One dish, please!
- Andrew B Spurgeon
- Oct 11, 2023
- 2 min read
Many food shows have appeared on television in recent decades – from basic cooking to eating and cooking competitions. They starkly contrast to the menial workers I knew growing up in India. Those workers brought lunches – several cups of cooked plain rice and a tablespoon of thovayal – a mixture of red chilies and salt – to flavor the tasteless rice. Rarely did they have a vegetable gravy to flavor that rice. They didn’t have high quality, freshly flown-in duck breast, grilled to perfect, and a red-wine reduction sauce decorated with microgreens.
Their lunches always reminded me of what God said to the Israelites.
I humbled you by giving you manna every day for forty days for all your meals to see if you’ll understand that a person does not live by food but by the words that come from God’s mouth (Deut 8:3 paraphrased).
They ate every day and for every meal something called “manna,” which in Hebrew meant, “What is this?” Think what would happen to us if we were to eat rice and thovayal every meal, every day, for forty years! We can’t eat Italian, Thai, Korean, American, French, or Chinese food. We can’t have pizza, hamburger, thosa, bar-b-que (American and Korean), laksa, sushi, biriyani, pasta, steak, burger, etc. Only small, round, thin, white, wafer-like flakes that had a hint of honey taste! We would have gone crazy! But the Lord tested the Israelites with such a harsh test that they understood food was a luxury; all they needed was God’s instructions.
Nearly 1,500 years later, this very test was before two sisters – Martha and Mary (Luke 10:38–42).

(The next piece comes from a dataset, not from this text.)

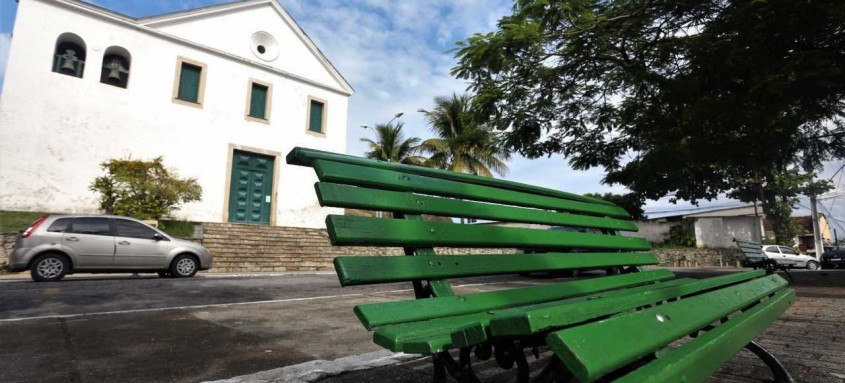 A praça em frente à histórica Igreja de São Lourenço dos Índios, na região central da cidade, um dos marcos da fundação do município, teve os bancos e meio fios recuperados e com nova pintura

Jesus and his disciples have visited Martha and Mary’s house. As was anticipated of a good Hebrew host, Martha was busy preparing dishes to feel the thirteen-plus hungry stomachs. But her sister, Mary, was at Jesus’s feet, listening to his teachings. Furious, Martha walked to Jesus and accused him of a crime:
“Lord, don’t you care that my sister left the service to me alone? Tell her to help me.” (Luke 10:40)
She most likely expected Jesus to agree with her and command Mary to join Martha. Instead, he said to Martha,
“Martha, Martha, you worry and trouble about many (poli) things. But one is enough.” (10:42)
Martha might have cooked pita bread, hummus, baked or grilled fish, cut fruit, olives, and new wine. But Jesus and the rest of the people, whose ancestors lived on just manna, needed just one dish, perhaps bread with olive oil sprinkled on it! More than that, what was crucial was what Mary found: “Mary chose the portion that cannot be seized from her,” which was hearing God’s Son’s words. Mary understood that a person does not live by bread or food but s/he lives on God’s words, teachings, and promises.
I am still learning this lesson – food is for living, and I shouldn’t live to eat. So many people – like those in Israel and Palestine, Ukraine and Russia, Myanmar, Manipur, and refugee camps – live on just bread and wish their sufferings will come to an end. Let’s not live for food – one dish is all needed, and that dish is called “God’s word.”